Diverse sono le città statunitensi che hanno avuto un sindaco musulmano ma nessuno mai ha tenuto le redini di una metropoli. L’approdo di Mamdani a New York, il più grande agglomerato urbano del Paese, farebbe la storia come Sadiq Khan, britannico di origine pachistana, l’ha fatta a Londra. L’appuntamento di martedì è importante. New York smuove ogni anno un giro d’affari da 2,3 trilioni di dollari. È l’hub politico e sociale più rilevante d’Oltreoceano nonché, dettaglio significativo per Trump, «santuario» per il maggior numero di immigrati . La contesa per l’affidamento della poltrona di primo cittadino ha costretto i democratici a fare i conti con il deficit di leadership che, con la sconfitta di Kamala Harris alle presidenziali dell’anno scorso, rappresenta ancora un tasto dolente. Ci si chiede, per esempio, quanto il progressismo faccia bene al partito. Il dubbio è il suo unico effetto sia offrire al trumpismo il fianco della sinistra ferita. Il divario tra i due «front runner « si è ristretto negli ultimi giorni (da 16 a 10 punti). Ciò significa che la partita è tutta da giocare. Oggi si vota anche per il governatore in Virginia e New Jersey. La California va alle urne per il referendum su distretti elettorali.

Gli sfidanti 

Zohran Mamdani, 33 anni, musulmano, nato in Uganda da genitori indiani, è arrivato negli Stati Uniti all'età di 7 anni. Laureato in studi africani, abita nel quartiere multietnico del Queens e fino a un anno fa fa era un semisconosciuto consigliere municipale. Figlio di un professore alla Columbia e della regista vincitrice a Venezia nel 2001 con «Monsoon wedding - Matrimonio indiano», Mira Nair, ha scalato in pochi mesi tutti i sondaggi, conquistando i giovani, i bianchi e gli intellettuali, proponendo un agenda «socialista», come l’ha definita Trump.
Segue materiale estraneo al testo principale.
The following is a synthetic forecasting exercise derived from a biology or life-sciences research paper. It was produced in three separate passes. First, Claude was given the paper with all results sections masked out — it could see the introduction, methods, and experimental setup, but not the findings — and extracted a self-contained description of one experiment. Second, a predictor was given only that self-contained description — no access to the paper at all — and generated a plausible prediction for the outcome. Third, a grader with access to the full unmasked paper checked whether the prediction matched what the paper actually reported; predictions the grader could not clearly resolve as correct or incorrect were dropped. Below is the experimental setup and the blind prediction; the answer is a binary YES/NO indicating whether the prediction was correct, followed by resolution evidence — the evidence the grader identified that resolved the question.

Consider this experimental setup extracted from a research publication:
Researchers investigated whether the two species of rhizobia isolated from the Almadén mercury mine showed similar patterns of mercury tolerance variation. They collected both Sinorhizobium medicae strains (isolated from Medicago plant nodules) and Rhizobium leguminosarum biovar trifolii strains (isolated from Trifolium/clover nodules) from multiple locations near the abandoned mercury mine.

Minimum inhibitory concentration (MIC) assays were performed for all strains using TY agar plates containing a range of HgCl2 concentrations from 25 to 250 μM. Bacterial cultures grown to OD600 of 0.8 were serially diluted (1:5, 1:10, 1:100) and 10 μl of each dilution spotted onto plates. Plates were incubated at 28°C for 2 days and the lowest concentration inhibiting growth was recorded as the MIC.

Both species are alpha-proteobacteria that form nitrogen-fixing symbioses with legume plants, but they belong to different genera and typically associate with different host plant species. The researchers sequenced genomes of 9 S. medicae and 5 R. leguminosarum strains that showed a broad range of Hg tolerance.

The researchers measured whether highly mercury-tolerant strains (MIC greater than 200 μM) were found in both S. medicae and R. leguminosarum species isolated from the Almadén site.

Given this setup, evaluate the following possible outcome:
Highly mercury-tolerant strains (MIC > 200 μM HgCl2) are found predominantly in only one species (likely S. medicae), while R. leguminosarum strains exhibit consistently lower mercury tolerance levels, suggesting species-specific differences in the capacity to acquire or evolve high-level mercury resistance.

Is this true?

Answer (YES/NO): NO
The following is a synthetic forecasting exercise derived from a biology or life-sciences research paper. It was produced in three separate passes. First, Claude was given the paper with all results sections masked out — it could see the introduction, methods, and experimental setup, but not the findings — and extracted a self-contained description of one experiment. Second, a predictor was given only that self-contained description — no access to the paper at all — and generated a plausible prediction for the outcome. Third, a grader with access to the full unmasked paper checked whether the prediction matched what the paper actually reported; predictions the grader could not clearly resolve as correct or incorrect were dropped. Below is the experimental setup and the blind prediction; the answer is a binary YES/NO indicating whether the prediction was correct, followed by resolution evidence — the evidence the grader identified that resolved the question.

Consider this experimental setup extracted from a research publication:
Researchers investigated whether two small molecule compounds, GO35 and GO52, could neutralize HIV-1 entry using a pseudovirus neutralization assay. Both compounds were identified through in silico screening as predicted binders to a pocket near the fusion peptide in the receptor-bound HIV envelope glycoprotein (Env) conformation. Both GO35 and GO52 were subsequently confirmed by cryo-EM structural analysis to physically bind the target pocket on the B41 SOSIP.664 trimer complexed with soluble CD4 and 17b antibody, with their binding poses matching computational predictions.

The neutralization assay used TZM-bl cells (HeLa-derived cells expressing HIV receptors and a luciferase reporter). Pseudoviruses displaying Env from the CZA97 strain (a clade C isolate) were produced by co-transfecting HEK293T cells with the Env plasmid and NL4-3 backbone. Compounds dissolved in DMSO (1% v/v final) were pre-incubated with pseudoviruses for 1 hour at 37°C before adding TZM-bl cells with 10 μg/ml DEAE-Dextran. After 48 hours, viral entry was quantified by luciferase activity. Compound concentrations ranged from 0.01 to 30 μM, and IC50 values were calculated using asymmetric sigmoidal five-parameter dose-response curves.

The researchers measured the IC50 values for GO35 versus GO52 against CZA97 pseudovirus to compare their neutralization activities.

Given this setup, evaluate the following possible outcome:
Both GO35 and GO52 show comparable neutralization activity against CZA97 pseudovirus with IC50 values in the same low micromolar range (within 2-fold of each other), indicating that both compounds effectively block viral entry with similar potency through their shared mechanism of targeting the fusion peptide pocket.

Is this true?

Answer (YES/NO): NO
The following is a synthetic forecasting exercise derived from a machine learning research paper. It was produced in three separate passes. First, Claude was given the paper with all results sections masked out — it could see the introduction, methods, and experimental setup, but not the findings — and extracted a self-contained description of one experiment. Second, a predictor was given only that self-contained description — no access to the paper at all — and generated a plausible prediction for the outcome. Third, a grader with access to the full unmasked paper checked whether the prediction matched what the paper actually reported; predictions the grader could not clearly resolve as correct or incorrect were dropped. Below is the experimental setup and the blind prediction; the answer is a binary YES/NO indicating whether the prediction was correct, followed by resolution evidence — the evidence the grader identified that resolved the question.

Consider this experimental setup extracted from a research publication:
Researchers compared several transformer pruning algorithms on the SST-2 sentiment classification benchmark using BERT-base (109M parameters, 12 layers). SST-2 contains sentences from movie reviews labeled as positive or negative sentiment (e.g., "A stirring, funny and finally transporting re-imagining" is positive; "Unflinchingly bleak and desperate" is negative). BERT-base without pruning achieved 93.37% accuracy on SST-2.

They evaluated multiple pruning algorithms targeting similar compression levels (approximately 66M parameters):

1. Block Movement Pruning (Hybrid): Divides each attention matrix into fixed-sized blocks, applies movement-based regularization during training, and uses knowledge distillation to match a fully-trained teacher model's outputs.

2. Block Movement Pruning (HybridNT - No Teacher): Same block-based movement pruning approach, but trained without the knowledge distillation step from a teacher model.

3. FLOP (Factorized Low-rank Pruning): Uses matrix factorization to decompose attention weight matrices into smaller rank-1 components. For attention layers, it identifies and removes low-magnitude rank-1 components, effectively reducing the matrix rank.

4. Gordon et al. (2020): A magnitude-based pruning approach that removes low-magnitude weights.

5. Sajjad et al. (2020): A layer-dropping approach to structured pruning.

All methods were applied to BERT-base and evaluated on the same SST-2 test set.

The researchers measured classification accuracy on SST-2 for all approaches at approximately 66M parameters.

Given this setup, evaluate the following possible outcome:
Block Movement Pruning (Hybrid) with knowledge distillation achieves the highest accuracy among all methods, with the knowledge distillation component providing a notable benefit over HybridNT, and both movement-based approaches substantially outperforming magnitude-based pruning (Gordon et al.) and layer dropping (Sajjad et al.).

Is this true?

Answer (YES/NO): NO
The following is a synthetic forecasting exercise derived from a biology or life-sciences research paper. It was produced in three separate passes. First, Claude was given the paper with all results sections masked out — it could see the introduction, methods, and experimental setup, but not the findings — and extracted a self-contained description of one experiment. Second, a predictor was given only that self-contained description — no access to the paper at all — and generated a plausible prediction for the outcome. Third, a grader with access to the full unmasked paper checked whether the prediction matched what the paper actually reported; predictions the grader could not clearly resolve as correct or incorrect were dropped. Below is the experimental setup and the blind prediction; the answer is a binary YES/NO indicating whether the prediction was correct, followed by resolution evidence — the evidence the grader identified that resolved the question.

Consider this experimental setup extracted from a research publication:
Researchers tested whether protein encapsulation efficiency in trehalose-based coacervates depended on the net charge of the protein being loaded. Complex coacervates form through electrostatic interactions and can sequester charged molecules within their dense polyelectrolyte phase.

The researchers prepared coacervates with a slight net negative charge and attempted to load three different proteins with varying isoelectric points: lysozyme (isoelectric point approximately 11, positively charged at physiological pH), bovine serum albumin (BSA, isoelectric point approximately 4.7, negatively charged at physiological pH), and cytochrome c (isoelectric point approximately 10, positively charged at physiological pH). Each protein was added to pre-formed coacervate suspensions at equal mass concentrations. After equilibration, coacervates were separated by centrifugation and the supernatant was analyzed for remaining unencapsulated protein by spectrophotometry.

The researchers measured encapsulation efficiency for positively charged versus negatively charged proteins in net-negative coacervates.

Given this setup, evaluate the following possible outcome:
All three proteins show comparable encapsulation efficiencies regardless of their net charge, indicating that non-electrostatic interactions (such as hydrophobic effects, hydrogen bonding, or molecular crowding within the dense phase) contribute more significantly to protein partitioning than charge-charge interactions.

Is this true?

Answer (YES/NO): NO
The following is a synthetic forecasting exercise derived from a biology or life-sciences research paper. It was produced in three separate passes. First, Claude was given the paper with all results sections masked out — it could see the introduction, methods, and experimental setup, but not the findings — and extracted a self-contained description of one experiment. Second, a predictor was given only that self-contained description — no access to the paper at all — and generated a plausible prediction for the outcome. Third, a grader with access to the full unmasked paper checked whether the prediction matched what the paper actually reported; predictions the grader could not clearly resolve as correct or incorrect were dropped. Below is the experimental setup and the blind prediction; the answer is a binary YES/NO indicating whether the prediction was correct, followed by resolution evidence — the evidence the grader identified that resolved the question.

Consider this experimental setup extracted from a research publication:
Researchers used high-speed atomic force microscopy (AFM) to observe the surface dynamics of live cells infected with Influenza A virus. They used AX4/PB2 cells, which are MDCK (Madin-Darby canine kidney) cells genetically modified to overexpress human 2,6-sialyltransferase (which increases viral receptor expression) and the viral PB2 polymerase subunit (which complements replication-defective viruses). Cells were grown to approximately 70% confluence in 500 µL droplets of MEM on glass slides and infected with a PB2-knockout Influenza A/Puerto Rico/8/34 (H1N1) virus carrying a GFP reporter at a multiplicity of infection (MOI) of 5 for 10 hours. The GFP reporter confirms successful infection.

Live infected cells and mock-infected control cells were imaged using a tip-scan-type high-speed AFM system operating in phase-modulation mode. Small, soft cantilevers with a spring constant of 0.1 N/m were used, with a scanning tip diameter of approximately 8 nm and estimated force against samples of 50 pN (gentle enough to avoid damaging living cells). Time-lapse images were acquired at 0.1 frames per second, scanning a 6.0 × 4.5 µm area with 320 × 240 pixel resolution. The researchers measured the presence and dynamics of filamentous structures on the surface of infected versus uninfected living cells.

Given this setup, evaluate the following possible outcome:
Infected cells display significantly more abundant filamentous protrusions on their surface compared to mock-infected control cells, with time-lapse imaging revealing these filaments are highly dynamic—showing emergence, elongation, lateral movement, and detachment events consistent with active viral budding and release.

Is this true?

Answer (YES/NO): NO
Andrew Cuomo, classe 1957, avvocato, è stato governatore dello Stato di New York dal 2011 al 2021. Si è dimesso in seguito a uno scandalo a sfondo sessuale. È nato nel Queens in una famiglia di origini italiane: i nonni paterni erano di Salerno, quelli materni di Messina. Ha mosso i primi passi nella politica facendo campagna elettorale per il padre Mario, democratico, che è stato numero uno dello Stato di New York dal 1983 al 1994. Candidato indipendente alla poltrona di primo cittadino della Grande Mela perché ha perso le primarie del partito democratico.